I. La constatation de l’état de cessation des paiements
Le tribunal se fonde sur la définition légale pour caractériser la situation de la société débitrice. Il rappelle que « l’état de cessation des paiements résulte de l’impossibilité dans laquelle se trouve le débiteur de faire face à son passif exigible avec son actif disponible » (Motifs). Cette reprise textuelle de l’article L.631-1 du code de commerce souligne la rigueur de l’analyse juridique.
En l’espèce, la disproportion entre le passif déclaré et l’actif nul est manifeste et non contestée. La valeur de ce constat est de garantir une application objective du droit des entreprises en difficulté, sans considération subjective. La portée de cette décision est de rappeler que la simple déclaration du débiteur, corroborée par des chiffres précis, suffit à établir la cessation des paiements.
II. L’ouverture d’une procédure de liquidation judiciaire simplifiée
Le tribunal prononce cette procédure en raison de l’absence de toute perspective de redressement pour la société débitrice.

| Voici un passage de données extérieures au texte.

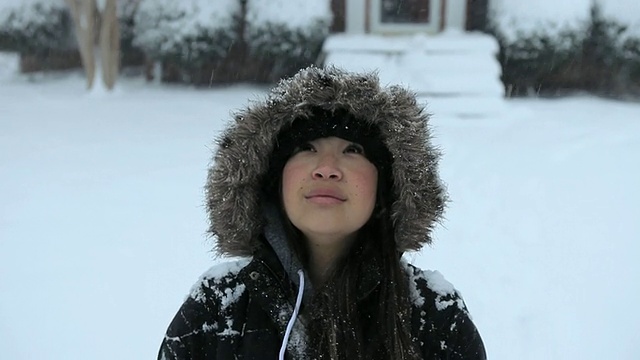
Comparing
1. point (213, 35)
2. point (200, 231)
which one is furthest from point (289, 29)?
point (200, 231)

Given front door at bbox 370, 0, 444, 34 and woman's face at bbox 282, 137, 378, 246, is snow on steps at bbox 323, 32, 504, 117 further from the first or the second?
woman's face at bbox 282, 137, 378, 246

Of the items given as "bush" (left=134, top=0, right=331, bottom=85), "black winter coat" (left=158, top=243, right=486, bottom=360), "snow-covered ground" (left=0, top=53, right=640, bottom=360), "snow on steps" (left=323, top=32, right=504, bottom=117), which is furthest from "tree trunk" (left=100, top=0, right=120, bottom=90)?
"black winter coat" (left=158, top=243, right=486, bottom=360)

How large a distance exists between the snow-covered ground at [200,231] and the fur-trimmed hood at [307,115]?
0.87 m

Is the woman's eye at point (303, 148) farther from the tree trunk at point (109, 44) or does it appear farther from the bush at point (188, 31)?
the bush at point (188, 31)

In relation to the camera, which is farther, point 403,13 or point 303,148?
point 403,13

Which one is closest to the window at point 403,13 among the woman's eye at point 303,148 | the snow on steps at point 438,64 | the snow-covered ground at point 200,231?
the snow on steps at point 438,64

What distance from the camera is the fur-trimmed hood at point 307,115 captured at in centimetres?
179

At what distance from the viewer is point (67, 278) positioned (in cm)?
491

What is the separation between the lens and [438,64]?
35.7 feet

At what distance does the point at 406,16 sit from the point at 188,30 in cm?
413

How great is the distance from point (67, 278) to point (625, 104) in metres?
9.13

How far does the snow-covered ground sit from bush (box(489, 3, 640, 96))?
1808 millimetres

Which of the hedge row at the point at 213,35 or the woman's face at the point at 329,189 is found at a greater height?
the woman's face at the point at 329,189

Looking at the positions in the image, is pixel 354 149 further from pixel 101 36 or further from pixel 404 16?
pixel 404 16
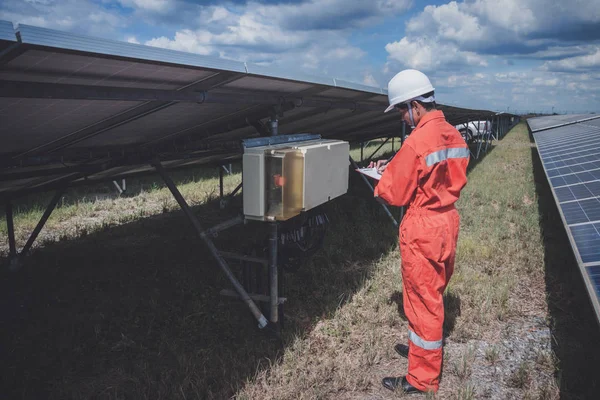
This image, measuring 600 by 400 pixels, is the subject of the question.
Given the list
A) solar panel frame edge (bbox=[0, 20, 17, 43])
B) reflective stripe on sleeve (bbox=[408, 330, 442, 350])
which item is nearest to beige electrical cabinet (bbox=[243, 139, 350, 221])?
reflective stripe on sleeve (bbox=[408, 330, 442, 350])

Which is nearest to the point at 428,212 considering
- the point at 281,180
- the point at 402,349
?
the point at 281,180

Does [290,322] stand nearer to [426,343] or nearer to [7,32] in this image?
[426,343]

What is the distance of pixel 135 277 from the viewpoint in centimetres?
505

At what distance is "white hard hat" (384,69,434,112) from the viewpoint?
9.71 feet

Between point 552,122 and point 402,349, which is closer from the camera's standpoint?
point 402,349

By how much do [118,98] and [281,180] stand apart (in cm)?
132

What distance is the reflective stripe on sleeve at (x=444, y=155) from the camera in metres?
2.69

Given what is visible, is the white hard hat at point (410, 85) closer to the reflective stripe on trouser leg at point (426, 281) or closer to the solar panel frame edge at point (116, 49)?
the reflective stripe on trouser leg at point (426, 281)

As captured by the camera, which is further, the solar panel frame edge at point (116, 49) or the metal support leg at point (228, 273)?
the metal support leg at point (228, 273)

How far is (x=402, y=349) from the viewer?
353 centimetres

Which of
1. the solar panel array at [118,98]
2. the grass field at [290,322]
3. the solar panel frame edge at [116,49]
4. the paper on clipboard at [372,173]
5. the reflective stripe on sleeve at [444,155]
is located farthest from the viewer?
the paper on clipboard at [372,173]

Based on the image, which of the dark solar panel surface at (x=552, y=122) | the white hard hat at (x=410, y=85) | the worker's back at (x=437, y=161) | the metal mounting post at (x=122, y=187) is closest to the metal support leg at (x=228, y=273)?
the worker's back at (x=437, y=161)

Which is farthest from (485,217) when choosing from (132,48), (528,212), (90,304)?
(132,48)

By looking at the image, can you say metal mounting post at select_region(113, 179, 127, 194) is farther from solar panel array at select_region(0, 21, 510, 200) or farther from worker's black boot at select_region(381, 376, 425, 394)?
worker's black boot at select_region(381, 376, 425, 394)
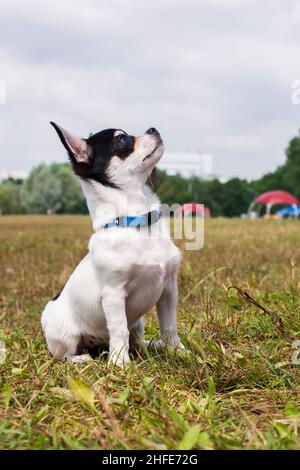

Il relève que « le débiteur n’ayant pas d’actif immobilier et aucun salarié, il y a lieu de prononcer à son égard l’ouverture d’une procédure de liquidation judiciaire simplifiée » (Motifs). Cette motivation combine deux critères cumulatifs prévus par l’article L.641-2 du code de commerce.
Le sens de cette décision est d’adapter la procédure à la simplicité de la situation patrimoniale et humaine de l’entreprise. Sa valeur est pratique car elle permet une gestion rapide et moins coûteuse de la liquidation. La portée de ce choix procédural est de fixer un délai de six mois pour examiner la clôture, conformément à l’article L.643-9 du code de commerce.